* Work to do *
Format the material between the lines holding "Which is further, distance-wise" and "Does the man", inclusive, as a JSON list of strings with one string per line. Leave out blank lines.

* The records *
* * *
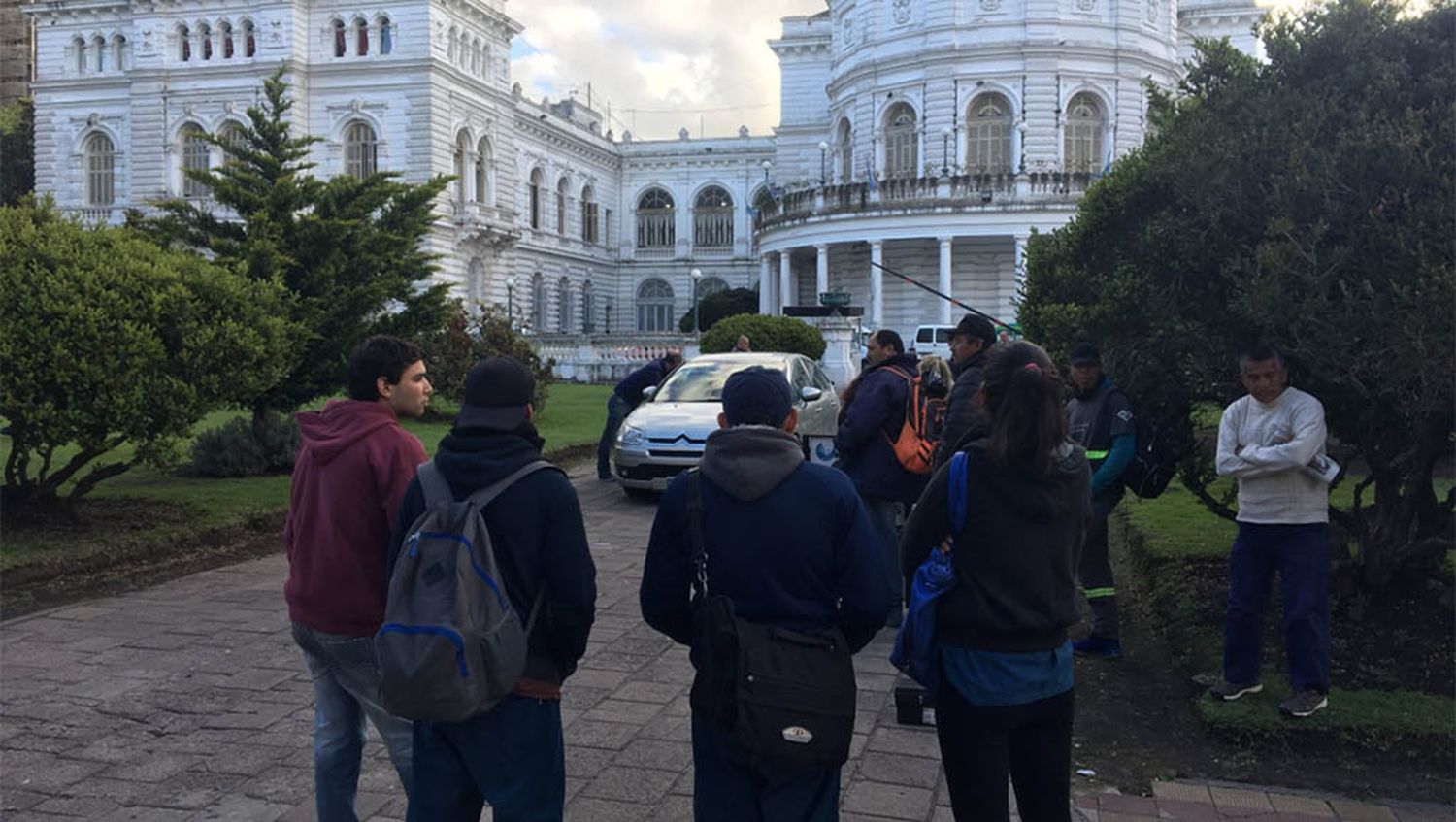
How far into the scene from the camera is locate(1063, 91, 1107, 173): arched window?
* * *
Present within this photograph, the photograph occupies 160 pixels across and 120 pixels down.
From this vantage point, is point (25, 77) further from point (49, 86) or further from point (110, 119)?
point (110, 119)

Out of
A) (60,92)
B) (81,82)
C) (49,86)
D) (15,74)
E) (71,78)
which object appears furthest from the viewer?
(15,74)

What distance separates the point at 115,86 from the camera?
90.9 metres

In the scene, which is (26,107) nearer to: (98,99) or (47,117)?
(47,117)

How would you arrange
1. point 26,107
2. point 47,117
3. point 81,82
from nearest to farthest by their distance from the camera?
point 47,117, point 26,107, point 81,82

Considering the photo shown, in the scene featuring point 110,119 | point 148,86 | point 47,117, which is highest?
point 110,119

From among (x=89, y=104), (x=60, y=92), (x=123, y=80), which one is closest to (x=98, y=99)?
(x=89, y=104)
* * *
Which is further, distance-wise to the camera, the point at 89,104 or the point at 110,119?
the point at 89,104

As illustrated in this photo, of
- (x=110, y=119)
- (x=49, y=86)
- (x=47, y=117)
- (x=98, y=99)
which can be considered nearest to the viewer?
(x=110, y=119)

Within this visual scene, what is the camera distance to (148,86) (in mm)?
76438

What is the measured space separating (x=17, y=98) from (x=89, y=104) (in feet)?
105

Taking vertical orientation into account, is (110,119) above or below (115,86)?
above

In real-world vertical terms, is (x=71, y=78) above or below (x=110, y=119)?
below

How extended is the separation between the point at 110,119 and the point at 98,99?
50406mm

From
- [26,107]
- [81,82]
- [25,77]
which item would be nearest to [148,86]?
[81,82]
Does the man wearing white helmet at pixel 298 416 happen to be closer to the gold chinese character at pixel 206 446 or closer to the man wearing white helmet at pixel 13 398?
* * *
* Exercise response *
[
  "Which is further, distance-wise to the camera, the point at 89,104 or the point at 110,119?",
  "the point at 89,104",
  "As illustrated in this photo, of",
  "- (x=110, y=119)",
  "- (x=49, y=86)",
  "- (x=47, y=117)",
  "- (x=98, y=99)",
  "which can be considered nearest to the viewer?",
  "(x=110, y=119)",
  "Within this visual scene, what is the camera distance to (148,86) (in mm)?",
  "76438",
  "What is the measured space separating (x=17, y=98) from (x=89, y=104) (in feet)?",
  "105",
  "Taking vertical orientation into account, is (110,119) above or below (115,86)?",
  "above",
  "In real-world vertical terms, is (x=71, y=78) above or below (x=110, y=119)?",
  "below",
  "How extended is the separation between the point at 110,119 and the point at 98,99?",
  "50406mm",
  "From",
  "- [26,107]",
  "- [81,82]",
  "- [25,77]",
  "which item would be nearest to [148,86]?",
  "[81,82]",
  "Does the man wearing white helmet at pixel 298 416 happen to be closer to the gold chinese character at pixel 206 446 or closer to the man wearing white helmet at pixel 13 398?"
]